TEKST DO PRZECZYTANIA
+ + + + + + +

Wszystkie artykuły » Aktualności » Konflikt Apple i Facebooka o śledzenie użytkowników

Konflikt Apple i Facebooka o śledzenie użytkowników

Śledzenie zachowań użytkowników w sieci to wciąż potężna broń w rękach reklamodawców. Apple do nowej wersji systemu iOS planuje wprowadzić dodatkowe okno do każdej aplikacji, które będzie wymagało wyraźnej zgody użytkownika na śledzenie jego zachowania w internecie. Co na to Facebook?

Już w czerwcu tego roku podczas konferencji prasowej władze Apple zapowiedziały premierę iOS 14. Modyfikacja systemu jest o tyle znacząca, że ma znacznie przyczynić się do ochrony prywatności internetowych użytkowników. To z kolei ogromny problem dla reklamodawców, którzy za pomocą gromadzenia danych o użytkownikach byli w stanie celnie targetować reklamy. Sytuacja jest o tyle priorytetowa, że iOS 14 ma zostać wypuszczony już na początku 2021 roku.

Facebook przeciwstawia się proponowanym zmianom Apple

Głos w sprawie zabrał Facebook, który już w sierpniu bieżącego roku na swoim firmowym blogu wskazał, że aktualizacja systemu iOS będzie miała negatywne skutki dla samego portalu, ale i reklamodawców, którzy codziennie promują za jego pomocą swoje produkty.

Zdaniem Facebooka ta zmiana może być przysłowiowym „gwoździem do trumny” dla małych i średnich firm, dla których to medium społecznościowe jest ważnym kanałem sprzedaży. Nie pomaga fakt, że te przedsiębiorstwa zmagają się aktualnie z kryzysem gospodarczym, wywołanym pandemią koronawirusa.

Kampania Facebooka jest zatytułowana „Bronimy małe biznesy przed Apple” i obejmuje publikacje w czołowych amerykańskich gazetach, takich jak „New York Times”, „Washington Post” i „Wall Street Journal”. Główny przekaz, który płynie z reklam jest taki, że Apple jest wrogiem wolnego internetu.

A co na to Apple?

Po kontrowersyjnej kampanii portalu zarządzanego przez Marka Zuckerberga, głos zabrał szef Apple czyli Tim Cook. We wpisie na swoim profilu na Twitterze zaznacza, że każdy użytkownik ma prawo decydować o tym, jakie dane o nim są gromadzone i wykorzystywane do celów reklamowych. Do zobrazowania wpisu Cook użył okienka, które ma się wyświetlać użytkownikom systemu iOS 14. Jest to komunikat, w którym internauta otrzymuje zapytanie, czy pozwala Facebookowi na śledzenie jego zachowań i udostępnianie ich firmom, aplikacjom i witrynom internetowym. Może wyrazić na to zgodę albo nie.

W rozmowie z portalem Wirtualnemedia.pl konflikt podsumowuje Anna Robotycka, managing partner w F11 Agency/AMIN Worldwide. Wskazuje, że zmiana polityki prywatności w Apple ma ogromny wpływ na Facebooka. Prawdopodobnie reklamy nie będą już tak efektywne, bo nie będzie można odpowiednio ich dostosować do odbiorcy, więc naturalnie poziom konwersji spadnie. Robotycka uważa, że obecny konflikt gigantów to zaledwie przedsmak tego, co może czekać nas w przyszłości. Dane użytkowników internetu to cenny towar marketingowy, o który zaciekle walczą technologiczni giganci. Zmiana u konkurenta to bowiem ogromne ryzyko spadku przychodów.

+ + + + + + +

WYCINEK DANYCH
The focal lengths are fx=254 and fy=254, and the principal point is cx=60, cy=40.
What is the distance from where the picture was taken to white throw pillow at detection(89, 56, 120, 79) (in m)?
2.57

+ + + + + + +

ZADANIA I ĆWICZENIA
A – W tekście o konflikcie Apple i Facebooka zamień "kryzysem gospodarczym" na "kryzysem finansowym". Przepisz fragment od słów "Zdaniem Facebooka ta" do słów "na to Apple?".
B – Pod jakim tytułem Facebook prowadzi kampanię opisaną w tekście o konflikcie Apple i Facebooka?

ROZWIĄZANIA ZADAŃ
A –
Zdaniem Facebooka ta zmiana może być przysłowiowym „gwoździem do trumny” dla małych i średnich firm, dla których to medium społecznościowe jest ważnym kanałem sprzedaży. Nie pomaga fakt, że te przedsiębiorstwa zmagają się aktualnie z kryzysem finansowym, wywołanym pandemią koronawirusa.

Kampania Facebooka jest zatytułowana „Bronimy małe biznesy przed Apple” i obejmuje publikacje w czołowych amerykańskich gazetach, takich jak „New York Times”, „Washington Post” i „Wall Street Journal”. Główny przekaz, który płynie z reklam jest taki, że Apple jest wrogiem wolnego internetu.

A co na to Apple?

B – „Bronimy małe biznesy przed Apple”